A bilateral instinct
The tension between Mr Byrne’s position and the direction of travel in Brussels is real. The Commission and several member states have been pushing for a more integrated European defence architecture, one that goes beyond ad hoc bilateral arrangements. Mr Byrne’s framing runs counter to that ambition at almost every turn. Military support for Ukraine is bilateral. Collective security guarantees stop at mutual assistance. Common defence is off the table.
Mr Wolff put the challenge directly: “(Is the bilateral framework adequate) especially in light of a still difficult transatlantic relation where Article 5 may be challenged?” Mr Byrne acknowledged the gravity of the moment without conceding any ground. “If ever there were to be a terrible event involving one of the Baltics or Finland or whatever, it would be unthinkable for us simply to stay on the sidelines,” he said. “I mean, we have not stayed on the sidelines with regard to Ukraine. And I think the support we would give would be, I would have thought, along the same lines.” The commitment was moral and political. It was not structural.
On enlargement—the values pillar of the presidency—Mr Byrne was considerably more animated. Montenegro is first in line. Mr Byrne said Ireland would work to conclude its accession negotiations by the end of the year. Albania is progressing, though member states require further reassurance. Ukraine and Moldova remain blocked by Hungary on the opening of their first cluster negotiations, a situation Mr Byrne expected to resolve shortly.
The queue at the door
He was notably cautious about proposals to create alternative or accelerated pathways for Ukraine, or ‘membership light’, associate membership, or reverse enlargement. “All I can say at the moment is that I have to work with the process that we have at the moment,” he said. Chancellor Friedrich Merz of Germany has floated ideas requiring broader discussion. The European Commission has its own proposals. Mr Byrne declined to endorse any of them.

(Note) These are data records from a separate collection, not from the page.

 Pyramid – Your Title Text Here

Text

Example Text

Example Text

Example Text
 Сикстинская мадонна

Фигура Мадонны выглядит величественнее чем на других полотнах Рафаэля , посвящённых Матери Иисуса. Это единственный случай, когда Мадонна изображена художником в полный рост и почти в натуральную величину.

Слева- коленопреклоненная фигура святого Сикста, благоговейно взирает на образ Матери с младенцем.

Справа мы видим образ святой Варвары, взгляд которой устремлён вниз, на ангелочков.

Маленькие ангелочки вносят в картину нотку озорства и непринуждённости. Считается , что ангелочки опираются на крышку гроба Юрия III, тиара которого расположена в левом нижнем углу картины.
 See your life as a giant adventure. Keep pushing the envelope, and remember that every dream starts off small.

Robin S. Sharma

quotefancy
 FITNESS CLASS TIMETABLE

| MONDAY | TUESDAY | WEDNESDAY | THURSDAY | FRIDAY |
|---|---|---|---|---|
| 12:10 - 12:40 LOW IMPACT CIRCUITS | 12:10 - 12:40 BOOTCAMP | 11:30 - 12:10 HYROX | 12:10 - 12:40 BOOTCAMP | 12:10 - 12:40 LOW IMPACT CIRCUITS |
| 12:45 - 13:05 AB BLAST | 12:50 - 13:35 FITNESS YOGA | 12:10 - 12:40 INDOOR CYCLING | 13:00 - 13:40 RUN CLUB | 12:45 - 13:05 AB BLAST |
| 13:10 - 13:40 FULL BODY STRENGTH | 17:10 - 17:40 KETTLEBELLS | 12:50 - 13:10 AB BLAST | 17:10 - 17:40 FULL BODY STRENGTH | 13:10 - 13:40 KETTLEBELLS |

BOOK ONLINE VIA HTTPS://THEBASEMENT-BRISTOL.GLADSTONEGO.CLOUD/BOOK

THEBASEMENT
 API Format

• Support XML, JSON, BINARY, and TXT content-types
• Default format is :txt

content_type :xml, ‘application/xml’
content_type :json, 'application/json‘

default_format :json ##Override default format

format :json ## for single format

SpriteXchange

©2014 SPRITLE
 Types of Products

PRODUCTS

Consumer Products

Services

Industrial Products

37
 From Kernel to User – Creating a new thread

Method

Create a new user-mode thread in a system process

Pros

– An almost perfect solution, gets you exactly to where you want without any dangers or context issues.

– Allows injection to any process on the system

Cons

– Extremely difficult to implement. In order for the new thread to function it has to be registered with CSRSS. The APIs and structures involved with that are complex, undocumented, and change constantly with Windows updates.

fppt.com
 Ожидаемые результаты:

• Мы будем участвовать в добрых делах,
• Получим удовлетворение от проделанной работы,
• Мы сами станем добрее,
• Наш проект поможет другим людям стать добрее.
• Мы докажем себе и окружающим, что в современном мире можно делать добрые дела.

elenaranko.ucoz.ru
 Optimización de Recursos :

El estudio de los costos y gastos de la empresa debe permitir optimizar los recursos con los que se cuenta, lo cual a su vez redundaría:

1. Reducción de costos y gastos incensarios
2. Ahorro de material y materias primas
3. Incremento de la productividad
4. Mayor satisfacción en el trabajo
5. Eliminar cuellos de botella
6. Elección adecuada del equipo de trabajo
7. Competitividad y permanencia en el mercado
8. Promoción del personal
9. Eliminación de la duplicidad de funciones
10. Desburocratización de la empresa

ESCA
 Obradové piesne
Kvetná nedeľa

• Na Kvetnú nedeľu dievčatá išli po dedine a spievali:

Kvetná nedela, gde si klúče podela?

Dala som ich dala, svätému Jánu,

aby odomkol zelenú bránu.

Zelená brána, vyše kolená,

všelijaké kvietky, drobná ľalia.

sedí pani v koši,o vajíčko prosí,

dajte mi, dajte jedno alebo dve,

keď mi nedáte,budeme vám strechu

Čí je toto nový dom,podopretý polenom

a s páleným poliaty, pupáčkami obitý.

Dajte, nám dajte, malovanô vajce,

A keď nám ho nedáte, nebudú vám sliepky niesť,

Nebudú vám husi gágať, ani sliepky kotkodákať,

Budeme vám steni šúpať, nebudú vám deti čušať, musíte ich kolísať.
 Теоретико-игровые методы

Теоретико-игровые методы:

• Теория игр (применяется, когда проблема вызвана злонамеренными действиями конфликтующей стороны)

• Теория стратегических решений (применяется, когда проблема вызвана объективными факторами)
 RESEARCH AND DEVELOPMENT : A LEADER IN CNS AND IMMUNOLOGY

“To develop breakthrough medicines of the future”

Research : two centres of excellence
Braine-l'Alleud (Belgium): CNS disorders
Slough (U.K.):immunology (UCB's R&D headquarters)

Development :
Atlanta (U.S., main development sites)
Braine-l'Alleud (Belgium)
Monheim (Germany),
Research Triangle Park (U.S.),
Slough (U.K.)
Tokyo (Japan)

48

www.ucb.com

If ever there were to be a terrible event involving one of the Baltics or Finland or whatever, it would be unthinkable for us simply to stay on the sidelines. — Thomas Byrne, Ireland’s minister for Europe and defence
His instinct was to keep the existing process moving rather than redesign it mid-flight. “If these countries fulfil what we’ve asked them to do, I think we’ll have no option but to admit them then as member states of the European Union,” he said. “We haven’t had an accession since Croatia in 2013. That’s one of the longest periods without it. So let’s go for it would be my view.” The European Council will take up the broader question the following month.
A Reuters correspondent asked whether Britain’s renewed debate about rejoining the EU might surface during the Irish presidency. Mr Byrne allowed himself a moment of candour. “My own personal views on that, of course, which, you know, personally I’d love to see it,” he said. But he quickly pivoted to the immediate agenda: a sanitary and phytosanitary agreement, alignment on the emissions trading system, and a youth experience scheme.
The British question, briefly
“If we start talking about rejoining or we start talking about the single market, then we lose focus on what’s actually on the agenda today for the next few weeks, which could bring huge benefits,” he said. The near-term prizes are practical and achievable. Mr Byrne wants them secured before any larger conversation begins.
The door to deeper UK–EU integration is not closed. It is simply not the door Ireland is knocking on right now. For a presidency that must balance enlargement, security, and competitiveness across six demanding months, that discipline—however frustrating to some—may prove its defining characteristic. How it is going to turn out, of course, nobody knows for sure.